US delegation travels to Turks and Caicos after five tourists detained over ammunition

US delegation travels to Turks and Caicos after five tourists detained over ammunition
A United States Congressional delegation meets with government officials in Turks and Caicos, May 20, 2024. (Turks and Caicos Islands, Governor’s Office/Facebook)

(NEW YORK) — A Congressional delegation traveled to Turks and Caicos over the fate of five U.S. tourists detained there for ammunition charges that carry a minimum 12-year sentence in prison if convicted.

The bipartisan delegation met with government leaders in Turks and Caicos on Monday, where they called for leniency for the Americans who they said inadvertently had ammunition in their luggage.

Oklahoma Sen. Markwayne Mullin, one of the members of the delegation, told ABC News’ Good Morning America that he left the meetings feeling like they “didn’t find a real path forward” and are considering next steps if they can’t reach a solution.

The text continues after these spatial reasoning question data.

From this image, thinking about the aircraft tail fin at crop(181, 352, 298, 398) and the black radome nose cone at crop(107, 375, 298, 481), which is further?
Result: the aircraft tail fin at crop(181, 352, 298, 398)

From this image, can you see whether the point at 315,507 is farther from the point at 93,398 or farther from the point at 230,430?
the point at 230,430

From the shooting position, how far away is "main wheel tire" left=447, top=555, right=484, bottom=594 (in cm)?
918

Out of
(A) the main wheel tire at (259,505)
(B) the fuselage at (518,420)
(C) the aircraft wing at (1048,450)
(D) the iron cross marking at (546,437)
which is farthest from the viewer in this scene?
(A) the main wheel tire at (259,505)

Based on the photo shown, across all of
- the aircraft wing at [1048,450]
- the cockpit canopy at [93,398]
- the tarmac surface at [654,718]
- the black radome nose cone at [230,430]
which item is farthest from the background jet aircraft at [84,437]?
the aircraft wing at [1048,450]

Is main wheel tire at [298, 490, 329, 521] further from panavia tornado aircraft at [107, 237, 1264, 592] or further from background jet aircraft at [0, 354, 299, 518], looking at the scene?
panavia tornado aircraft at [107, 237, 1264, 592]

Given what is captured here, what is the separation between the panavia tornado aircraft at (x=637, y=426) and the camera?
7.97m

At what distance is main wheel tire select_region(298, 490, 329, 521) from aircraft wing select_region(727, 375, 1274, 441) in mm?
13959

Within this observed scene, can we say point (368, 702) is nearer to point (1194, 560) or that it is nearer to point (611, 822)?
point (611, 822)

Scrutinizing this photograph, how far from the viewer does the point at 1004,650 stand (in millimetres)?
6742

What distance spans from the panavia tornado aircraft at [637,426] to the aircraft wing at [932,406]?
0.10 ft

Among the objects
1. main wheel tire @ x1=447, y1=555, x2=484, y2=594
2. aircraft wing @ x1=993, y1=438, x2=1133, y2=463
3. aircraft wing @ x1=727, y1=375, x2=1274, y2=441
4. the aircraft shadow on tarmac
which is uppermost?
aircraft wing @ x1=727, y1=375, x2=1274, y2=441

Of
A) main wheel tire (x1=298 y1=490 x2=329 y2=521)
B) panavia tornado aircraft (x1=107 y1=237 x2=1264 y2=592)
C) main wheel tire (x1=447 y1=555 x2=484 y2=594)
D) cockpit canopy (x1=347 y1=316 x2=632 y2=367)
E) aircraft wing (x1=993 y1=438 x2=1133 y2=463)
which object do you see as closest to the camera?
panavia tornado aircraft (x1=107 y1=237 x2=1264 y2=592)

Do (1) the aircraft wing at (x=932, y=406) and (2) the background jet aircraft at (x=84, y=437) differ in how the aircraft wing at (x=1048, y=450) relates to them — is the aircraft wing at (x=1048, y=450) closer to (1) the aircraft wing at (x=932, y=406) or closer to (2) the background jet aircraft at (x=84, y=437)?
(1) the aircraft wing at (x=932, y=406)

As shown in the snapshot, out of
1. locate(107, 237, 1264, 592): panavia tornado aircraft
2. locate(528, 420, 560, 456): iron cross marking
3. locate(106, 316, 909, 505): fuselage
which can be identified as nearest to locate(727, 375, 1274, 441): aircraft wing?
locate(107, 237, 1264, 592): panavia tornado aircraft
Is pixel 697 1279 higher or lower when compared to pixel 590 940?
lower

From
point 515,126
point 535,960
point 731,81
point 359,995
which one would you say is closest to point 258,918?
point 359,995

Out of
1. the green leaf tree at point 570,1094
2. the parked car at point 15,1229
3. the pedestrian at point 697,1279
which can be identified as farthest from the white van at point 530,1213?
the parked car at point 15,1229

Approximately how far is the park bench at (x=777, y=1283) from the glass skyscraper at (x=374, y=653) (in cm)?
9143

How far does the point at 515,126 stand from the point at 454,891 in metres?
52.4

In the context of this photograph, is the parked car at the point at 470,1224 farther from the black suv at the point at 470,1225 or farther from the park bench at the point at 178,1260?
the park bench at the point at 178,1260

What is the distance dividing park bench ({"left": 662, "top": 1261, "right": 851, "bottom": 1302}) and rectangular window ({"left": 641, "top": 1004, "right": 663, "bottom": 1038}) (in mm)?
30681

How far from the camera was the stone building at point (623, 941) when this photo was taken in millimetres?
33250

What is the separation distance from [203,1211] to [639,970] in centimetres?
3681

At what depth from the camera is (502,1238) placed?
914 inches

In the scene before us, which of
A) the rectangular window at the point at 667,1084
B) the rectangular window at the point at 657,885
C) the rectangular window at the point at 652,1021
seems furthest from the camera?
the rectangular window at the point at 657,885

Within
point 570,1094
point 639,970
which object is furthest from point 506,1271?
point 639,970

“I felt like they were doing their job, which is representing Turks and Caicos. We went there doing our job, representing the United States with real concerns,” he said. “I mean, you have currently five Americans being charged … and among them all they had less than 20 bullets.”

In addition to Mullin, the U.S. delegation included Sen. John Fetterman, D-Pa.; Rep. Guy Reschenthaler, R-Pa.; Rep. Bob Good, R-Va.; Rep. Josh Brecheen, R-Okla.; and Rep. Michael Cloud, R-Texas — who all have constituents who are among the detained Americans.

Fetterman said he left the meetings feeling “optimistic that we can get this resolved.”

“We had the opportunity to meet each of the detained Americans, who were in good spirits but want to go home,” Fetterman said in a statement. “These people did not set out to break the law. They are people who made a mistake and now face substantial time in prison because of it. As we articulated to TCI officials, I urge the court to be lenient when addressing this case.”

In the most recent case, Sharitta Shinise Grier, of Orlando, Florida, was visiting Turks and Caicos with her daughter for Mother’s Day when, during a routine search at the Howard Hamilton International Airport on May 13, officials claim to have found two rounds of ammunition in her bag, police said. She was charged with one count of possession of ammunition and released on $15,000 bail. She has been ordered to remain in the Caribbean territory until the completion of her case, police sources said.

Ryan Watson, of Oklahoma, was arrested on April 24 after hunting ammunition was allegedly found in his carry-on bag before flying home with his wife. He was released on $15,000 bond but remains on the islands as his court case continues. Watson told ABC News he didn’t know the ammunition was in the bag.

Tyler Scott Wenrich of Virginia was charged on April 23 when officials found illegal ammunition during a checkpoint on Turks and Caicos while he was traveling on a cruise, investigators said. His plea hearing is scheduled for Tuesday.

Bryan Hagerich, of Pennsylvania, is awaiting sentencing on the islands after pleading guilty to possession of 20 rounds of ammunition. Hagerich, who was arrested in February, told ABC News he forgot hunting ammunition was in his bag while he was traveling. His next hearing has been scheduled for Friday.

Michael Lee Evans, of Texas, also pleaded guilty to possession of seven 9mm rounds of ammunition in his luggage and is awaiting sentencing.

Mullin said one family has already spent more than $100,000 in attorney fees, while a father has had to borrow money to be able to stay on the island while his son’s case plays out and is “literally living off hot dogs and rice.”

“We have to find some type of a solution here,” Mullin said, adding that it is “unacceptable” that one American from Indiana has already served a six-month prison sentence on the ammunition charge.

Two years ago, the Turks and Caicos government tightened their gun laws and prohibited civilian firearms or ammunition. If convicted, offenders are sentenced to a minimum of 12 years in prison.

Mullin said they were pushing for Turks and Caicos officials to have more leniency when it comes to people mistakenly traveling with ammunition.

“We thought we could find some type of common ground to separate the two — ones with the intent and one with no criminal intent,” Mullin said. “We weren’t able to get to that conclusion. So their whole point was that, let the system work.”

Mullin said the next step might be warning American citizens about traveling and doing business in Turks and Caicos.

“I don’t think we’re to that point. But if we can’t come to a solution, that’s the next option for us,” he said.

Following the meeting with the Congressional delegation, the Turks and Caicos governor’s office said in a statement that the government has “clear laws prohibiting the possession of firearms and/or ammunition and strict penalties are in place to serve and protect all who reside and visit the Turks and Caicos Islands.”

The office said the government officials “appreciated that the circumstances for U.S. nationals who find themselves in this position can be difficult but were aware that U.S. officials are providing consular support to each of the individuals.”

“Where the court finds there are exceptional circumstances, the sentencing judge does have discretion, under the law, to impose a custodial sentence and a fine that are fair and just in the circumstances of each case,” the governor’s office added.